Amazon Forced To Reboot EC2 To Patch Bug In Xen
Bismillah writes AWS is currently emailing EC2 customers that it will need to reboot their instances for maintenance over the next few days. The email doesn't explain why the reboots are being done, but it is most likely to patch for the embargoed XSA-108 bug in Xen. ZDNet takes this as a spur to remind everyone that the cloud is not magical. Also at The Register.
You are actually required to program your application to expect failed database calls.
Yes, of course you are. Only an idiot would expect 100% of db calls to be successful.

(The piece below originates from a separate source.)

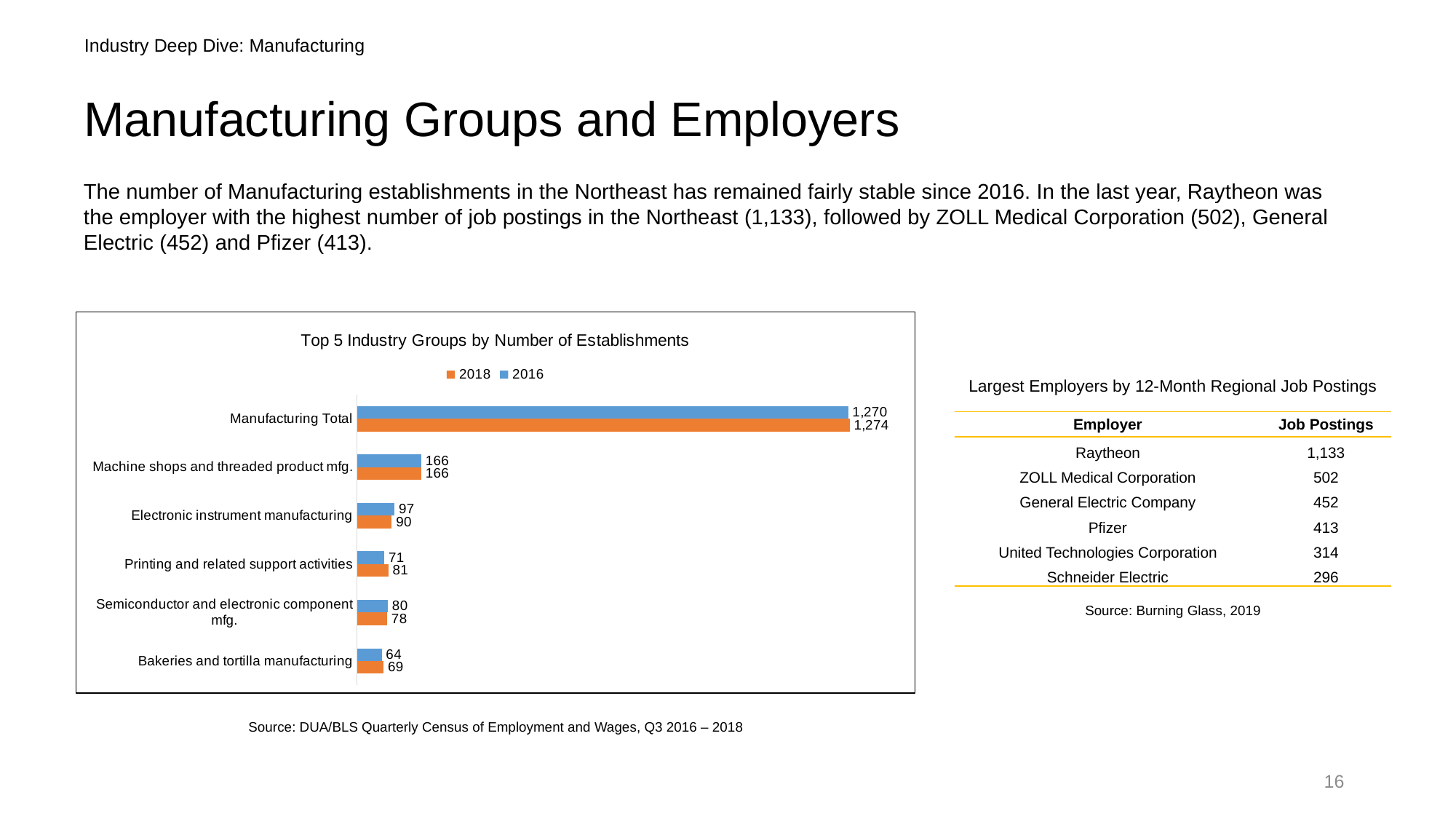
What is the 2016 value for Bakeries and tortilla manufacturing in the 'Top 5 Industry Groups by Number of Establishments' chart? 64 How many series does the legend of the 'Top 5 Industry Groups by Number of Establishments' chart list? 2 What is the 2018 value for Printing and related support activities in the 'Top 5 Industry Groups by Number of Establishments' chart? 81 How many categories are shown on the 'Top 5 Industry Groups by Number of Establishments' chart? 6 Which colour represents the 2018 series in the 'Top 5 Industry Groups by Number of Establishments' chart? orange In the 'Top 5 Industry Groups by Number of Establishments' chart, what is the difference between the 2016 and 2018 values for Printing and related support activities? 10 Which category has the lowest 2016 value in the 'Top 5 Industry Groups by Number of Establishments' chart? Bakeries and tortilla manufacturing What kind of chart is 'Top 5 Industry Groups by Number of Establishments'? bar chart What is the 2018 value for Manufacturing Total in the 'Top 5 Industry Groups by Number of Establishments' chart? 1,274 Excluding Manufacturing Total, which industry group has the highest 2018 value in the 'Top 5 Industry Groups by Number of Establishments' chart? Machine shops and threaded product mfg. What is the 2016 value for Electronic instrument manufacturing in the 'Top 5 Industry Groups by Number of Establishments' chart? 97 In the 'Top 5 Industry Groups by Number of Establishments' chart, is the 2016 value for Electronic instrument manufacturing larger or smaller than its 2018 value? larger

"we will be re-booting the cloud today,,,in order to protect your 3,2 petabytes of data, you should download it to local storage in case of a fail event. thanks for using cloud storage on computing. have a great day."
never bring a twinkie to a food fight.
Be sure to thank Microsoft for teaching you the value of robust error checking. Assume any other host you need to talk to was nuked from orbit five seconds ago. Write your code to bounce back from that to the degree possible.
At the very least, DB *connections* should be assumed to have evaporated since the last time you accessed them. Use some sort of pooling library that can deal with that transparently if you like, or just catch & retry if necessary.
Seriously though, sounds like the environments you’ve worked in have been simple enough with low enough transaction volume that you got lucky & everything just worked. DB & app server on the same box maybe? Dealing with temporarily unavailable external hosts is just part of writing multi-tier code.
if you're in an transaction and it fails, you can just redo it. Thats the whole damn point.